The committee highlighted Prof Cashore’s interests in learning from, and nurturing, multiple communities: “[He] has played an important role in making the field more diverse and inclusive. Through his extensive collaborations with scholars from multiple disciplines and regions — including those from the Global South and underrepresented groups — he has strengthened the global network of environmental studies researchers. His dedication to fostering diversity has significantly broadened the scope and impact of environmental governance scholarship.”
Prof Cashore himself noted during the ceremony that his multi-disciplinary “bumble bee” curiosity has been nurtured by experiencing very different scholarly environments including Canadian political science departments, Harvard through the lens of a Fulbright scholar, professional forestry schools, and Yale’s Environment School where he was a professor of Environmental Governance and Political Science for 18 years before taking up his position at LKSYPP. Prof Cashore noted in his remarks that he enjoys contributing new knowledge to existing practice oriented scholarly environments: “At Yale, I was a policy scholar in an environment school, and now I am as environmental scholar in a policy school.”

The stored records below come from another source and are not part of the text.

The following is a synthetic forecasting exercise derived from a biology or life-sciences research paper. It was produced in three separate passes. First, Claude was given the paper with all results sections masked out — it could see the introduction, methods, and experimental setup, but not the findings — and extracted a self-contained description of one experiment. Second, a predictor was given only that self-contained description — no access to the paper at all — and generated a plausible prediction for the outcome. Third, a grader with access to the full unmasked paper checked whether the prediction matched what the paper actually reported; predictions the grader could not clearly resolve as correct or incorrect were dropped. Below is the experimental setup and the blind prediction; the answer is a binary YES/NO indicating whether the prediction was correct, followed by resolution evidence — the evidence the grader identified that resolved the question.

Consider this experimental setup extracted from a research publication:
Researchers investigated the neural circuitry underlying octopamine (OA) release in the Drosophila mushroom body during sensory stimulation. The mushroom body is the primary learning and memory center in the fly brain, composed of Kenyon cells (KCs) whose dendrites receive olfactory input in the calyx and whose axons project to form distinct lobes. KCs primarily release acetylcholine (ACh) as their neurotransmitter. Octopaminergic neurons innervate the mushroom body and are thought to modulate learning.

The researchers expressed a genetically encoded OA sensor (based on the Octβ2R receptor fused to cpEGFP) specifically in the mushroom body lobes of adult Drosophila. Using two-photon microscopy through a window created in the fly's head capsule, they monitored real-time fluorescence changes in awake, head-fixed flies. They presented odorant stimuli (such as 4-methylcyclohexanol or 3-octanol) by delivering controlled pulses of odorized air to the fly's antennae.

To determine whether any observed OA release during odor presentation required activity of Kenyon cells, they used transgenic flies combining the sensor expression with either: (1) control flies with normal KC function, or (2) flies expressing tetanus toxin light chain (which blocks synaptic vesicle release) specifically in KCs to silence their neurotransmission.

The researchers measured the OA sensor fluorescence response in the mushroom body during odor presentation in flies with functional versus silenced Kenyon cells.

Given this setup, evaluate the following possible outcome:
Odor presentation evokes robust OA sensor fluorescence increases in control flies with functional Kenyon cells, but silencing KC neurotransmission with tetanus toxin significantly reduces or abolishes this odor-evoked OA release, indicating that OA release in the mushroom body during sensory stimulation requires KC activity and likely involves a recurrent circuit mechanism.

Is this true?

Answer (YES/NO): YES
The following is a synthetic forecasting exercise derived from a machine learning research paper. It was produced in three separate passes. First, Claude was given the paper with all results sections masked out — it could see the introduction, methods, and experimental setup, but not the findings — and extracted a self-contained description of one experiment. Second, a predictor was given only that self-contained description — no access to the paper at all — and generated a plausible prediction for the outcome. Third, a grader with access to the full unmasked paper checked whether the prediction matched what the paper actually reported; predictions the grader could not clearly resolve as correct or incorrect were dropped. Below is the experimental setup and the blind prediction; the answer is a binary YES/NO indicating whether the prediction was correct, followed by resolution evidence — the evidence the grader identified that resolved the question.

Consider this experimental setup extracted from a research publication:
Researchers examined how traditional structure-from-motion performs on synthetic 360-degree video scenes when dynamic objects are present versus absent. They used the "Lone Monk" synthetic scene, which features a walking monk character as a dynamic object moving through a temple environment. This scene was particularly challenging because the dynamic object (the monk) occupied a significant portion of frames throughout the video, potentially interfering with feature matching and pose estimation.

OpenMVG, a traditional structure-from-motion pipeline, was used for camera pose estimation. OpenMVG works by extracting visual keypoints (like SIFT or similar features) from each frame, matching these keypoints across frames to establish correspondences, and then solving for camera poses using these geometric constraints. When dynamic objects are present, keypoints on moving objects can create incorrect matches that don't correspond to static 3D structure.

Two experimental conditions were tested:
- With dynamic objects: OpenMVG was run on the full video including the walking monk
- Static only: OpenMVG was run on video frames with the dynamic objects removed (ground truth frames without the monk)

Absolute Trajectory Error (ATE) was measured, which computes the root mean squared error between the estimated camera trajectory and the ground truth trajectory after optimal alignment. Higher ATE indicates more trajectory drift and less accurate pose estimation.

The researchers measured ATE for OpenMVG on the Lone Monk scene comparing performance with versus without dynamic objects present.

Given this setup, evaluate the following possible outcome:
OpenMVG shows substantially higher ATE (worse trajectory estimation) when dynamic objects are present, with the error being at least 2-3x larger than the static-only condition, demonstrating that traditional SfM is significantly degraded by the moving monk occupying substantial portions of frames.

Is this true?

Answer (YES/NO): NO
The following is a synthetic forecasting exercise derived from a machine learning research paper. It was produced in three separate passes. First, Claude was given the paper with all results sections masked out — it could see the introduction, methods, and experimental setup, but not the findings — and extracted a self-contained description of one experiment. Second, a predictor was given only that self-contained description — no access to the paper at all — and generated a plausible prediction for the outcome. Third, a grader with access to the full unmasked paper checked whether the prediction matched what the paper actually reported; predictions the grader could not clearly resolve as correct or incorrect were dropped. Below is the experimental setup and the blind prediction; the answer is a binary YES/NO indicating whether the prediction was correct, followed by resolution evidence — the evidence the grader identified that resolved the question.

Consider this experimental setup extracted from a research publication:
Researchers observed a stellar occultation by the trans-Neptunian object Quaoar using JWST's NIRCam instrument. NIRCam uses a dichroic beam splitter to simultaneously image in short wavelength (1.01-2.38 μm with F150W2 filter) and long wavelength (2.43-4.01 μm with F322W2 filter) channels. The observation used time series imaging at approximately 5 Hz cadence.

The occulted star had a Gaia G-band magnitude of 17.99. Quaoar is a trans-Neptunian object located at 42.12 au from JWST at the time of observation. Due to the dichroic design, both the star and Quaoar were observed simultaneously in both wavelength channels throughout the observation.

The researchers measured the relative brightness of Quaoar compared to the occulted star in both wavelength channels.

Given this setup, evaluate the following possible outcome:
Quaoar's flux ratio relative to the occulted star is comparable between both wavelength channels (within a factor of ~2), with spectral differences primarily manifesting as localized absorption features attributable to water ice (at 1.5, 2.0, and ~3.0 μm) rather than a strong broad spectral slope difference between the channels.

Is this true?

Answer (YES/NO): NO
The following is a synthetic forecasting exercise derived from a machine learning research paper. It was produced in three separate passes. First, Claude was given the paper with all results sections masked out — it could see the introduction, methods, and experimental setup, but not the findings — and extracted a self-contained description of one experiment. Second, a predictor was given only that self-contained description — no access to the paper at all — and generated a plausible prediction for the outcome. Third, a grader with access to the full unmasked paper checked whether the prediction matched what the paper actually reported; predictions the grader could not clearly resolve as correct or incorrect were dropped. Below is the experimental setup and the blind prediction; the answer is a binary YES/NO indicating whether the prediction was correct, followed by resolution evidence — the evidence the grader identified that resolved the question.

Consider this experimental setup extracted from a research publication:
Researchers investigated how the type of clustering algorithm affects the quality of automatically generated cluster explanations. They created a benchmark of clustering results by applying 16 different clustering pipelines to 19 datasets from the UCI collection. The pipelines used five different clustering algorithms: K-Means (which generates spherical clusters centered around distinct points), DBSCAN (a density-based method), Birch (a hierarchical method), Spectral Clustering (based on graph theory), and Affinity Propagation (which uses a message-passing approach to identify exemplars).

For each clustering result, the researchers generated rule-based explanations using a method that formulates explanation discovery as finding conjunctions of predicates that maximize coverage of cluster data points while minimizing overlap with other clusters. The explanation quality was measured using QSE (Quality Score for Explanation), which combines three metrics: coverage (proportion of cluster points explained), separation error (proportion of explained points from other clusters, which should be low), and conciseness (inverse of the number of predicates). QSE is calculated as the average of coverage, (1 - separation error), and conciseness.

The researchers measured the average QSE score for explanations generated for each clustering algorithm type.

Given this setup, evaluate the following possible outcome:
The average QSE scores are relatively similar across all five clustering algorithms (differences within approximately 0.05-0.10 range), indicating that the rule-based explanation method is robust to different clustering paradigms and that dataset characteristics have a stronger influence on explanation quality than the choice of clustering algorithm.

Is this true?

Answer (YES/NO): NO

The ESS committee concluded, “this award is a testament to his far-reaching influence on both scholarship and practice. [Prof Cashore’s] work continues to shape the future of environmental governance, inspiring researchers, policymakers, and students worldwide.”
The ESS is the formal home for International Studies Association’s members, conference participants, and scholars, who seek to generate lessons from their research for understanding better the social science and humanities dimensions of global environmental challenges. The ESS network includes academics and researchers from North America, Latin America, Europe, Australia, Asia and other parts of the Global South.